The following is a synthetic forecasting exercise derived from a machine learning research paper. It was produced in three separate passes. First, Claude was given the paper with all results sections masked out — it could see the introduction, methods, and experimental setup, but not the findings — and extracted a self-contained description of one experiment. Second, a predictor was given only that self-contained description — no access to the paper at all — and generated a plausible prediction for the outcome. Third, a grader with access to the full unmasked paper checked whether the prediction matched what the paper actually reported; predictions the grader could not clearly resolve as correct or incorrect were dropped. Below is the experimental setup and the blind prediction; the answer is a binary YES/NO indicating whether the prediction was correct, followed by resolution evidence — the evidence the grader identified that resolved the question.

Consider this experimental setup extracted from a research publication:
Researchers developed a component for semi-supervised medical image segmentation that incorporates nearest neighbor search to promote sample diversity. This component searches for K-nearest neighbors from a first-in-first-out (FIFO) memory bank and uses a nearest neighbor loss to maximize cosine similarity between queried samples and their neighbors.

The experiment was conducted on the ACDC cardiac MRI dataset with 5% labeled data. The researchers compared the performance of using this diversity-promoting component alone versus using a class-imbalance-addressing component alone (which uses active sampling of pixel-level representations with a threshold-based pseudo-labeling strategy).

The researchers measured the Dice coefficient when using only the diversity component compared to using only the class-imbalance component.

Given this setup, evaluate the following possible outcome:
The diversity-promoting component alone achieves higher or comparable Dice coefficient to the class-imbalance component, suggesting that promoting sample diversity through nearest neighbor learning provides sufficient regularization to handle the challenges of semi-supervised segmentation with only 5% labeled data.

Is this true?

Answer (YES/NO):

** EXERCISE PROMPT **
Each entry, exactly as written, should be set down once more.

** ANSWER SPACE **
The following is a synthetic forecasting exercise derived from a machine learning research paper. It was produced in three separate passes. First, Claude was given the paper with all results sections masked out — it could see the introduction, methods, and experimental setup, but not the findings — and extracted a self-contained description of one experiment. Second, a predictor was given only that self-contained description — no access to the paper at all — and generated a plausible prediction for the outcome. Third, a grader with access to the full unmasked paper checked whether the prediction matched what the paper actually reported; predictions the grader could not clearly resolve as correct or incorrect were dropped. Below is the experimental setup and the blind prediction; the answer is a binary YES/NO indicating whether the prediction was correct, followed by resolution evidence — the evidence the grader identified that resolved the question.

Consider this experimental setup extracted from a research publication:
Researchers developed a component for semi-supervised medical image segmentation that incorporates nearest neighbor search to promote sample diversity. This component searches for K-nearest neighbors from a first-in-first-out (FIFO) memory bank and uses a nearest neighbor loss to maximize cosine similarity between queried samples and their neighbors.

The experiment was conducted on the ACDC cardiac MRI dataset with 5% labeled data. The researchers compared the performance of using this diversity-promoting component alone versus using a class-imbalance-addressing component alone (which uses active sampling of pixel-level representations with a threshold-based pseudo-labeling strategy).

The researchers measured the Dice coefficient when using only the diversity component compared to using only the class-imbalance component.

Given this setup, evaluate the following possible outcome:
The diversity-promoting component alone achieves higher or comparable Dice coefficient to the class-imbalance component, suggesting that promoting sample diversity through nearest neighbor learning provides sufficient regularization to handle the challenges of semi-supervised segmentation with only 5% labeled data.

Is this true?

Answer (YES/NO):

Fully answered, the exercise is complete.